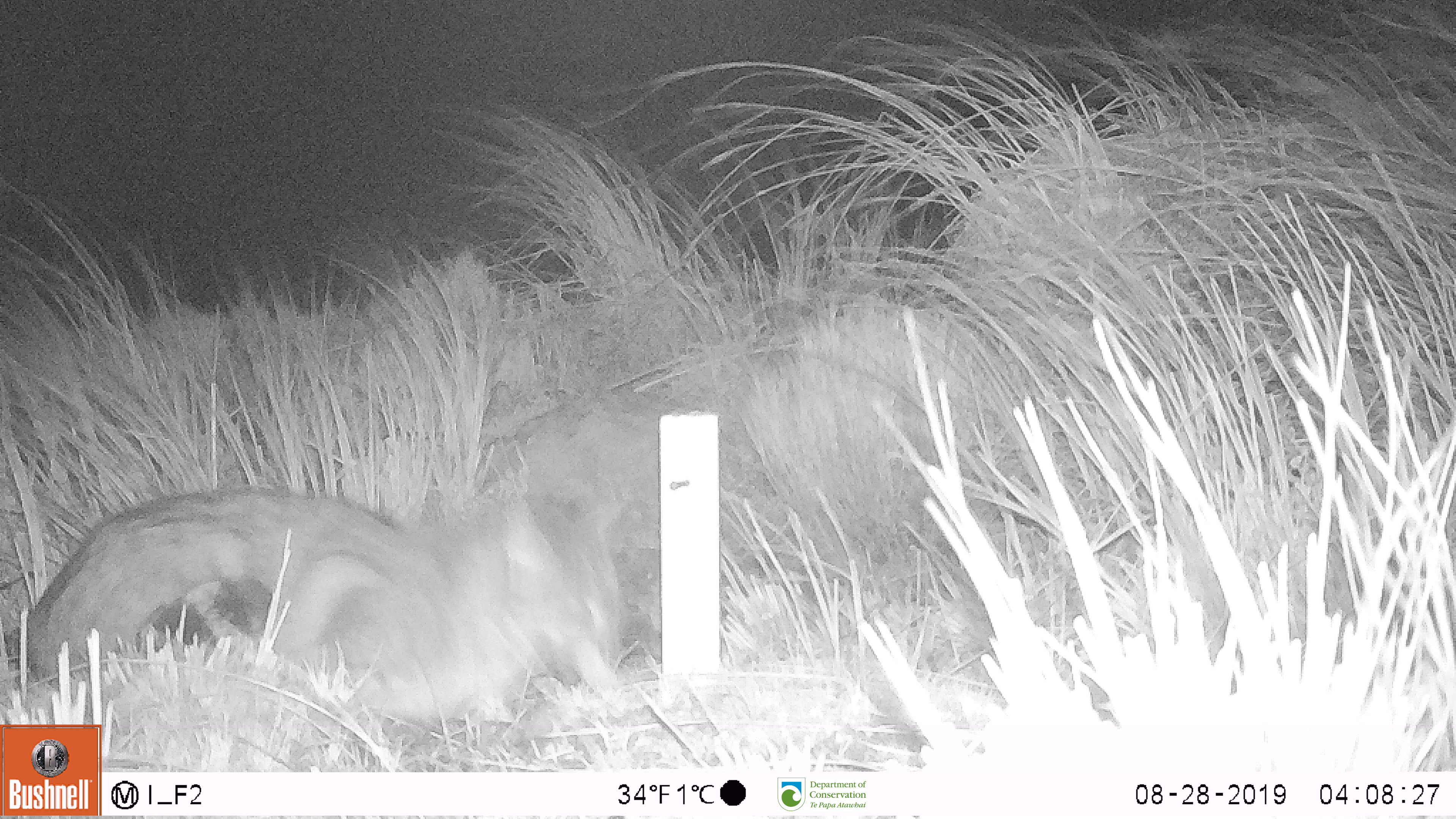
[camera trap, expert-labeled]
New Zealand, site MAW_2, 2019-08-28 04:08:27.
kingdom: Animalia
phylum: Chordata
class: Mammalia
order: Carnivora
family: Felidae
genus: Felis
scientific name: Felis catus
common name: domestic cat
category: cat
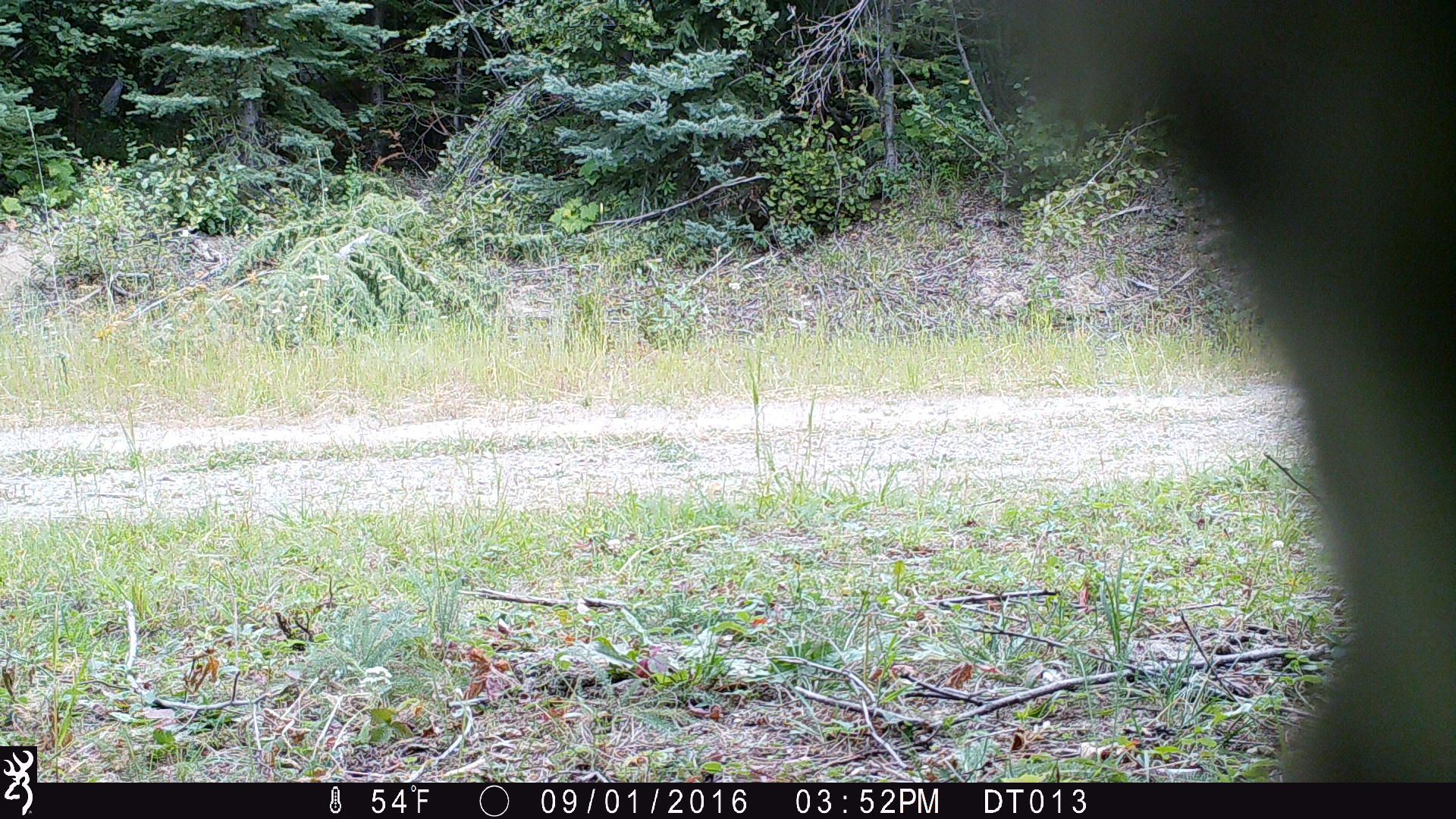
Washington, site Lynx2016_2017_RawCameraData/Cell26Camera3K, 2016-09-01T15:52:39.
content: unidentified animal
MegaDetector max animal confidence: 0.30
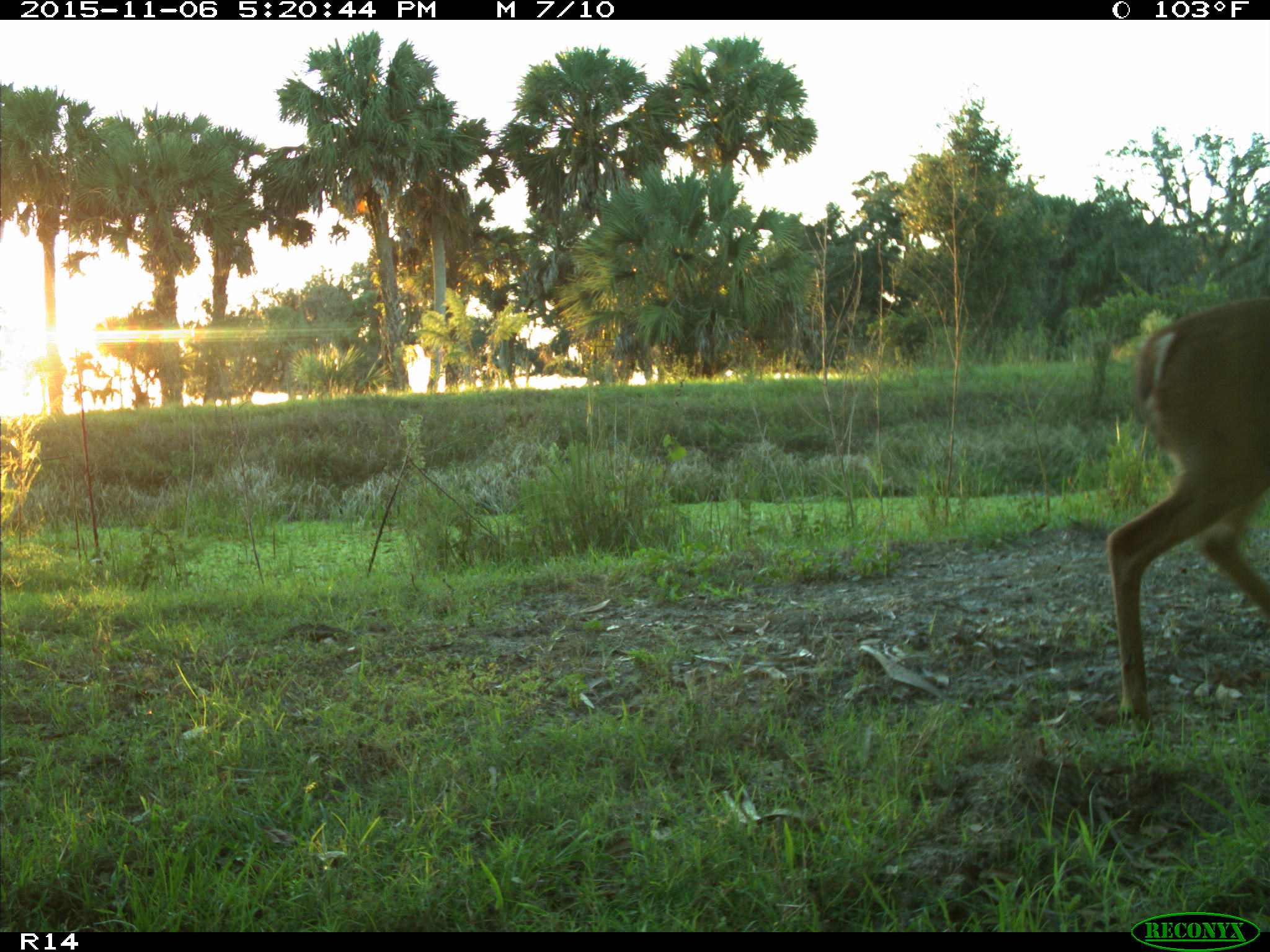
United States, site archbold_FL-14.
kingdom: Animalia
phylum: Chordata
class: Mammalia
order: Artiodactyla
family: Cervidae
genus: Odocoileus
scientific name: Odocoileus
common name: deer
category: unidentified deer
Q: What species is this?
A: Unidentified deer (deer) (Odocoileus).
━━━━━━━━━━━━━━━━━━━━
### Exercise aim
Only the lines from the one holding "genus: Odocoileus" through the end of the listing should appear in the response, each restated exactly.

### Your response
genus: Odocoileus
scientific name: Odocoileus
common name: deer
category: unidentified deer
Q: What species is this?
A: Unidentified deer (deer) (Odocoileus).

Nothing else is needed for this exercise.